[AIM OF THE TASK] Produce an exact copy of all the records.

[Start of TASK DATA]

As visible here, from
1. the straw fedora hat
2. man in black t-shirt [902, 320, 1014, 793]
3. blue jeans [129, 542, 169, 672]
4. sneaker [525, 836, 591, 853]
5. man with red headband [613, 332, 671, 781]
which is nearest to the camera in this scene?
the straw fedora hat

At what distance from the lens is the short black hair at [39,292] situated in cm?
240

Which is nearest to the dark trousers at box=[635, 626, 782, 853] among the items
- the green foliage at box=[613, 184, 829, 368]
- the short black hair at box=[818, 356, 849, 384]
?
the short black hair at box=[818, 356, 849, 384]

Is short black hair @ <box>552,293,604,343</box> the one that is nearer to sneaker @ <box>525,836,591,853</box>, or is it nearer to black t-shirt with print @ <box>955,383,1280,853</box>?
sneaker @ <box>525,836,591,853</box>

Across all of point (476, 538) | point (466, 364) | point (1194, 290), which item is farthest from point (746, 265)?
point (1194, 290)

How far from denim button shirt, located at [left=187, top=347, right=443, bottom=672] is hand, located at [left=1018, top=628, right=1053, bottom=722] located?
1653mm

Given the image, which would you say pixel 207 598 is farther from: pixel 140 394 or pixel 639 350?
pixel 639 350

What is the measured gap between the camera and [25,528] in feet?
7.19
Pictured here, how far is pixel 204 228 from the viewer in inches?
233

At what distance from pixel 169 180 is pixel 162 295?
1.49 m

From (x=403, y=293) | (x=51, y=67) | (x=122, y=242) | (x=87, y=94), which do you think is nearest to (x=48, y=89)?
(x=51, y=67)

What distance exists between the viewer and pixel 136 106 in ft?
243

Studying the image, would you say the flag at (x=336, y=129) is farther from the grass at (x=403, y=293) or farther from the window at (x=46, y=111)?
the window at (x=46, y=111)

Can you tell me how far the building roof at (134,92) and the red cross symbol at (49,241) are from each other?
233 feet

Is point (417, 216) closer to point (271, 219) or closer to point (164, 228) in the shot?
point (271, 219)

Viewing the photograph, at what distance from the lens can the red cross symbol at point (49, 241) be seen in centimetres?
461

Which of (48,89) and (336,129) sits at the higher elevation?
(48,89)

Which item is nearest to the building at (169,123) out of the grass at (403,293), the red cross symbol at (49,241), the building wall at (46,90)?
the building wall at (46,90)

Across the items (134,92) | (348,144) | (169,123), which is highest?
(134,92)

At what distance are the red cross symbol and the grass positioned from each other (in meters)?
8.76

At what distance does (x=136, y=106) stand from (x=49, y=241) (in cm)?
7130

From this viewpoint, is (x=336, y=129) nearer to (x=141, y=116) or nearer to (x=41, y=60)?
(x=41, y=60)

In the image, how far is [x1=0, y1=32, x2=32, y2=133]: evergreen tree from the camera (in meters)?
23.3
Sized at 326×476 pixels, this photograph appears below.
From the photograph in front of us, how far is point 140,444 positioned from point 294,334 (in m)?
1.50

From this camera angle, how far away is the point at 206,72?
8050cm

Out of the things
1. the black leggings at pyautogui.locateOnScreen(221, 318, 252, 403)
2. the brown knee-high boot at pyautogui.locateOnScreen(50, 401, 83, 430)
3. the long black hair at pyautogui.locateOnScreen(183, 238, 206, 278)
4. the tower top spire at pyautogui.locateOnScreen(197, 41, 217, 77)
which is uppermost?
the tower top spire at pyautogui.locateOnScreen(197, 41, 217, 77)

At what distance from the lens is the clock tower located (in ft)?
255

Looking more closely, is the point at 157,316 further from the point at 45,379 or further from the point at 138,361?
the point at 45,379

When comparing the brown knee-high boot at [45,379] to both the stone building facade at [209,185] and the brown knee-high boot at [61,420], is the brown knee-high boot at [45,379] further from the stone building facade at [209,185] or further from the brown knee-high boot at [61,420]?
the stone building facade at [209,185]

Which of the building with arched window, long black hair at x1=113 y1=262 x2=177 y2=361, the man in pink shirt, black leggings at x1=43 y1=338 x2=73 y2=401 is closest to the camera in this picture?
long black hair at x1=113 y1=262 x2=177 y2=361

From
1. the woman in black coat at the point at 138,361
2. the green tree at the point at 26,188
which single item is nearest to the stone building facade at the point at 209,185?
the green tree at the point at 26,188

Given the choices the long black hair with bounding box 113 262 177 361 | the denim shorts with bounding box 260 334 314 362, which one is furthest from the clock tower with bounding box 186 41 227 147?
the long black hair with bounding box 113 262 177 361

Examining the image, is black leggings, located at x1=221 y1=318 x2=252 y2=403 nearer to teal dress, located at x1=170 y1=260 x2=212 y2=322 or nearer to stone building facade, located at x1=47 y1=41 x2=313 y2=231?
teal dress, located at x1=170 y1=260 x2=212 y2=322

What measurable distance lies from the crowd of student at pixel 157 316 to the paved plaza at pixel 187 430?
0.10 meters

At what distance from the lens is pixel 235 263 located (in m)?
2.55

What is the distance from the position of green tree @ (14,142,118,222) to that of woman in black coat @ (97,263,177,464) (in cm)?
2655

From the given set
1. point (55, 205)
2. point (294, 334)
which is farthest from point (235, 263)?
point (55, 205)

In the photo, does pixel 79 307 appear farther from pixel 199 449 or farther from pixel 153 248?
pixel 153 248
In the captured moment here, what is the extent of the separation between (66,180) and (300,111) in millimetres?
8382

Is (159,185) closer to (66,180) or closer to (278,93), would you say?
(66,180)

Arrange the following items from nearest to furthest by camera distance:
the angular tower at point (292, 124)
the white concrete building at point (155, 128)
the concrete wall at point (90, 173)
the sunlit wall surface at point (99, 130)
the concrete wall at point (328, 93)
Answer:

[End of TASK DATA]

[COMPLETE RESPONSE]
As visible here, from
1. the straw fedora hat
2. man in black t-shirt [902, 320, 1014, 793]
3. blue jeans [129, 542, 169, 672]
4. sneaker [525, 836, 591, 853]
5. man with red headband [613, 332, 671, 781]
which is nearest to the camera in this scene?
the straw fedora hat

At what distance from the lens is the short black hair at [39,292] situated in cm?
240

Which is nearest to the dark trousers at box=[635, 626, 782, 853] among the items
- the green foliage at box=[613, 184, 829, 368]
- the short black hair at box=[818, 356, 849, 384]
?
the short black hair at box=[818, 356, 849, 384]

Is short black hair @ <box>552,293,604,343</box> the one that is nearer to sneaker @ <box>525,836,591,853</box>, or is it nearer to black t-shirt with print @ <box>955,383,1280,853</box>?
sneaker @ <box>525,836,591,853</box>

Across all of point (476, 538) | point (466, 364) | point (1194, 290), which item is farthest from point (746, 265)?
point (1194, 290)

How far from denim button shirt, located at [left=187, top=347, right=443, bottom=672] is hand, located at [left=1018, top=628, right=1053, bottom=722] located?
1653mm

Given the image, which would you say pixel 207 598 is farther from: pixel 140 394 or pixel 639 350?
pixel 639 350

What is the measured gap between the camera and [25,528] in feet?
7.19
Pictured here, how far is pixel 204 228 from the viewer in inches?
233

At what distance from pixel 169 180 is pixel 162 295?
1.49 m

From (x=403, y=293) | (x=51, y=67) | (x=122, y=242) | (x=87, y=94), which do you think is nearest to (x=48, y=89)?
(x=51, y=67)

What distance exists between the viewer and pixel 136 106 in ft?
243

Studying the image, would you say the flag at (x=336, y=129) is farther from the grass at (x=403, y=293) or farther from the window at (x=46, y=111)?
the window at (x=46, y=111)

Can you tell me how far the building roof at (134,92) and the red cross symbol at (49,241) are from each other?
233 feet

Is point (417, 216) closer to point (271, 219) or closer to point (164, 228) in the shot?
point (271, 219)

Viewing the photograph, at what distance from the lens can the red cross symbol at point (49, 241) be seen in centimetres?
461

Which of (48,89) and (336,129) sits at the higher elevation?
(48,89)

Which item is nearest to the building at (169,123) out of the grass at (403,293), the red cross symbol at (49,241), the building wall at (46,90)?
the building wall at (46,90)

Across the items (134,92) | (348,144) | (169,123), which is highest?
(134,92)

At what distance are the red cross symbol and the grass positioned from each other (in meters)?
8.76

At what distance does (x=136, y=106) stand from (x=49, y=241) (in cm)?
7130

From this viewpoint, is (x=336, y=129) nearer to (x=141, y=116) or nearer to (x=41, y=60)?
(x=41, y=60)

In the image, how far is [x1=0, y1=32, x2=32, y2=133]: evergreen tree from the camera (in meters)?
23.3
Sized at 326×476 pixels, this photograph appears below.
From the photograph in front of us, how far is point 140,444 positioned from point 294,334 (in m)?
1.50

From this camera angle, how far away is the point at 206,72?
8050cm

Out of the things
1. the black leggings at pyautogui.locateOnScreen(221, 318, 252, 403)
2. the brown knee-high boot at pyautogui.locateOnScreen(50, 401, 83, 430)
3. the long black hair at pyautogui.locateOnScreen(183, 238, 206, 278)
4. the tower top spire at pyautogui.locateOnScreen(197, 41, 217, 77)
which is uppermost?
the tower top spire at pyautogui.locateOnScreen(197, 41, 217, 77)

At what distance from the lens is the clock tower located (in ft)?
255

Looking more closely, is the point at 157,316 further from the point at 45,379 or further from the point at 138,361?
the point at 45,379

When comparing the brown knee-high boot at [45,379] to both the stone building facade at [209,185] and the brown knee-high boot at [61,420], is the brown knee-high boot at [45,379] further from the stone building facade at [209,185] or further from the brown knee-high boot at [61,420]?
the stone building facade at [209,185]

Which of the building with arched window, long black hair at x1=113 y1=262 x2=177 y2=361, the man in pink shirt, black leggings at x1=43 y1=338 x2=73 y2=401 is closest to the camera in this picture?
long black hair at x1=113 y1=262 x2=177 y2=361

From
1. the woman in black coat at the point at 138,361
2. the green tree at the point at 26,188
which single item is nearest to the stone building facade at the point at 209,185?
the green tree at the point at 26,188

Given the choices the long black hair with bounding box 113 262 177 361 | the denim shorts with bounding box 260 334 314 362, which one is furthest from the clock tower with bounding box 186 41 227 147?
the long black hair with bounding box 113 262 177 361

Examining the image, is black leggings, located at x1=221 y1=318 x2=252 y2=403 nearer to teal dress, located at x1=170 y1=260 x2=212 y2=322 or nearer to stone building facade, located at x1=47 y1=41 x2=313 y2=231?
teal dress, located at x1=170 y1=260 x2=212 y2=322

What measurable distance lies from the crowd of student at pixel 157 316 to the paved plaza at pixel 187 430?
0.10 meters

At what distance from the lens is pixel 235 263 located (in m)?
2.55

What is the distance from the position of green tree @ (14,142,118,222) to that of woman in black coat @ (97,263,177,464) (in cm)?
2655

From the given set
1. point (55, 205)
2. point (294, 334)
which is farthest from point (235, 263)?
point (55, 205)

In the photo, does pixel 79 307 appear farther from pixel 199 449 or farther from pixel 153 248?
pixel 153 248
In the captured moment here, what is the extent of the separation between (66,180) and (300,111) in millimetres?
8382

Is (159,185) closer to (66,180) or closer to (278,93), would you say?
(66,180)

Arrange the following items from nearest to furthest by camera distance:
the angular tower at point (292, 124)
the white concrete building at point (155, 128)
the concrete wall at point (90, 173)
the sunlit wall surface at point (99, 130)
the concrete wall at point (328, 93)
Answer:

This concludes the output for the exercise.